Ruminations

Blog dedicated primarily to randomly selected news items; comments reflecting personal perceptions

Saturday, August 27, 2022

Witness to Genocide

"My family tried to decide what to do, to join the speedily retreating Russian troops and leave behind the property, the savings, the old furniture and keepsakes, the old books collected by my grandfather, the Torah which was in the  house for more than 150 years when my ancestors came from Germany."
"My family, meanwhile, was forced to go into the backyard and dig a pit. They were buried alive. An SS officer commanded the operation while the  youths of our neighbourhood threw children into the pit."
"[The occupation of Czechoslovakia by the Soviet Union was] the most obscene decision of the Soviet leaderships in its post-war history, comparable only with the invasion of Afghanistan [statement predating the Russian invasion of Ukraine]."
Ilya Gerol, Born Riga, Latvia November 1940 - Died Montreal, Canada, August 2022
 
Ilya Gerol's family was prosperous, citizens of Riga, Latvia, but originally from Germany. Just before he was born the Soviet Red Army invaded and occupied Latvia. But then, while he was in his infancy, Operation Barbarossa was launched by Nazi Germany when its leadership decided to dissolve the Soviet Union's membership in the Axis Alliance and to invade Russia in June of 1941. 

When the Nazis were approaching the outskirts of Riga with mobile SS death squads, Einsatsgruppen joined by by Latvian auxiliaries shooting thousands of the city's Jewish population, his large extended family, disbelieving the underground news of Jewish slaughter taking place, held emergency discussions among themselves, trying to decide what they should do. In the end, because they believed they would come to no harm, they remained.

Ilya Gerol's mother believed otherwise, fearing for her life and that of her infant. Her trust in the cultured civil Germany that her larger family grasped at, was absent in her opinion. She took her child and rushed into the street where they were picked up by retreating Russians driving a truck. Only later would she learn that her entire extended family, deciding to remain where they felt they would be spared, were all murdered.

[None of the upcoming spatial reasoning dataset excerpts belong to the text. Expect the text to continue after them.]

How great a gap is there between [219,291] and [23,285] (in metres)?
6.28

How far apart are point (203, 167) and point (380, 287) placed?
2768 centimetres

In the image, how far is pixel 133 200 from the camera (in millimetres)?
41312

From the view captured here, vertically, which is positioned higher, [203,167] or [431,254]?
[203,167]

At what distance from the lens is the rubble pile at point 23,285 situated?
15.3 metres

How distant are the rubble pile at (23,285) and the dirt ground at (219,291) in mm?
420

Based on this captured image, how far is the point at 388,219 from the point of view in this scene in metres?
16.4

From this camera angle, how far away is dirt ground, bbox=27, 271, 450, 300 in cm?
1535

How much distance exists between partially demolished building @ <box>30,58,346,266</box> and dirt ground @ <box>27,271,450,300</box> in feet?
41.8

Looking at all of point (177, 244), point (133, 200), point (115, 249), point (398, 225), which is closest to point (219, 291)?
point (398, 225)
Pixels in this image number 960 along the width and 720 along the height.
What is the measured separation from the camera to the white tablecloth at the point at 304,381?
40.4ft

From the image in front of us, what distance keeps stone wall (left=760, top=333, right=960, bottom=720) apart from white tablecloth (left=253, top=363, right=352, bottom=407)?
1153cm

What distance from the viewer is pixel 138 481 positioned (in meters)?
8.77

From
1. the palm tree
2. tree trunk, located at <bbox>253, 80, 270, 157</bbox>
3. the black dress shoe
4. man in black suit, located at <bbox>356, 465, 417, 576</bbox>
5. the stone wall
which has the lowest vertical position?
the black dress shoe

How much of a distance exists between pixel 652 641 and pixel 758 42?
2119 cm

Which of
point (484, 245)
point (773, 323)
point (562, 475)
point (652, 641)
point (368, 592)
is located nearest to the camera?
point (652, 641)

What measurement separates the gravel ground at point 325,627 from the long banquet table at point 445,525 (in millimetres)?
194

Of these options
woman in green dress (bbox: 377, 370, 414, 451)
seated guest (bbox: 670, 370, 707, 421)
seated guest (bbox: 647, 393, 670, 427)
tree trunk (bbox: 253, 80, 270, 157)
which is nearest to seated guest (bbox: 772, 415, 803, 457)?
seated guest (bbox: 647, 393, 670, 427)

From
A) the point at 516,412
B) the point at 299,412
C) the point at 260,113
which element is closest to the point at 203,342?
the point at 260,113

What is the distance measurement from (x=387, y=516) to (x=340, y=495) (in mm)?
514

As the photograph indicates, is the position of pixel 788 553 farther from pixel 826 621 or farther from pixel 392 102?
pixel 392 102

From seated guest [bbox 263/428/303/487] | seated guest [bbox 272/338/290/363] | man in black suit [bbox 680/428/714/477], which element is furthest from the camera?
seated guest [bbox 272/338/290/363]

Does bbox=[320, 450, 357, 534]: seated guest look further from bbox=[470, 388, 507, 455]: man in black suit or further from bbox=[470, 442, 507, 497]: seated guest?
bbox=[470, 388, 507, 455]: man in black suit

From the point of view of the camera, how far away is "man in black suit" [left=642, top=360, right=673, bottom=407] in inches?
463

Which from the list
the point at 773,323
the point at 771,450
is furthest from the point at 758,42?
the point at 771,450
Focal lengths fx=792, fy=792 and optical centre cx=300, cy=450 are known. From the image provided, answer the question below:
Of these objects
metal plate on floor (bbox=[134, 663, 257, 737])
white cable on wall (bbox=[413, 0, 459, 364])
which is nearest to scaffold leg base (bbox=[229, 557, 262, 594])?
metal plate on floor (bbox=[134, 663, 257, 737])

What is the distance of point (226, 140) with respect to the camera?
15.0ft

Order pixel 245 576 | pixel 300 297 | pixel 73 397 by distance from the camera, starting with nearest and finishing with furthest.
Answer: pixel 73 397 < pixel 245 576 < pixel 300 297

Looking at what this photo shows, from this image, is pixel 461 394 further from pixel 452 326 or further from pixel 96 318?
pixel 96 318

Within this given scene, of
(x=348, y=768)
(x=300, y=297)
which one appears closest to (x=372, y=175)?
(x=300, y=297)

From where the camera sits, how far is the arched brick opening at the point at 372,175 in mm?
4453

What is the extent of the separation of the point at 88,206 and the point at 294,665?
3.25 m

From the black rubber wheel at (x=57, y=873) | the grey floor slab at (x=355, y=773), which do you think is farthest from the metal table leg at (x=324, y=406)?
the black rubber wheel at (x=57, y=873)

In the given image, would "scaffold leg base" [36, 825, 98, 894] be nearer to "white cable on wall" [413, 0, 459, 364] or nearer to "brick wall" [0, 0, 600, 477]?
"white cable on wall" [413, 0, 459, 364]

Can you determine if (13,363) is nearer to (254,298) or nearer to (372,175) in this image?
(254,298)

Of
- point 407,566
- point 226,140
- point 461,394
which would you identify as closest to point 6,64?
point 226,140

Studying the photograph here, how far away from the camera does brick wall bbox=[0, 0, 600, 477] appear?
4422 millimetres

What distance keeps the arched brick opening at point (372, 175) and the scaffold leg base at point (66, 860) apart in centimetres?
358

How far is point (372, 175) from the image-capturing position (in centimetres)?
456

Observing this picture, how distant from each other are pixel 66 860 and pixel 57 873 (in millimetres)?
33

The manipulators: Inside the Soviet media: Gerol, Ilya: 9780773722002:  Textbooks: Amazon Canada
Having survived the war, Gerol studied at the University of Moscow and joined the Red Army Reserve. He was active in 1968 when the Soviet Union invaded Czechoslovakia. He set aside his private reservations and remained in Russia, becoming a journalist and by age 25 was chief editor for the Atlantica radio station in Russia. He became senior editor at the Russian language newspaper Sovetskaia Molodezh (Soviet Youth) and published two books on leaders of the Young Communist League.

As a journalist in the Soviet Union he prospered but could honour no principles he held dear: "There is only one condition; do not write what you have seen, write what we ask you to write", he later recalled. Eventually he published articles reflecting the reality in the U.S.S.R.; assaults on minority rights and personal freedoms, leading to his expulsion from the League of Journalists of the U.S.S.R.

Because his wife's father was a senior judge who intervened on his behalf, he was spared prison or forced exile. In 1979 he was allowed to leave the country. First to Vienna, then to Rome where he worked as a translator with the Canadian Embassy. There, he applied for refugee status in Canada, arriving in Vancouver a year later at age 39, fluent in English. 

He found work eventually as a journalist in Ottawa becoming a globe-trotting foreign affairs analyst with a number of significant interviews under his byline with leading world figures such as Israeli Prime Minister Yitzhak Shamir, Poland's Lech Walesa, Soviet dissident Andrei Sakharov and Austrian President Kurt Waldheim (former WWII member of the Nazi Youth, and later Secretary General of the UN from 1972 to 1981).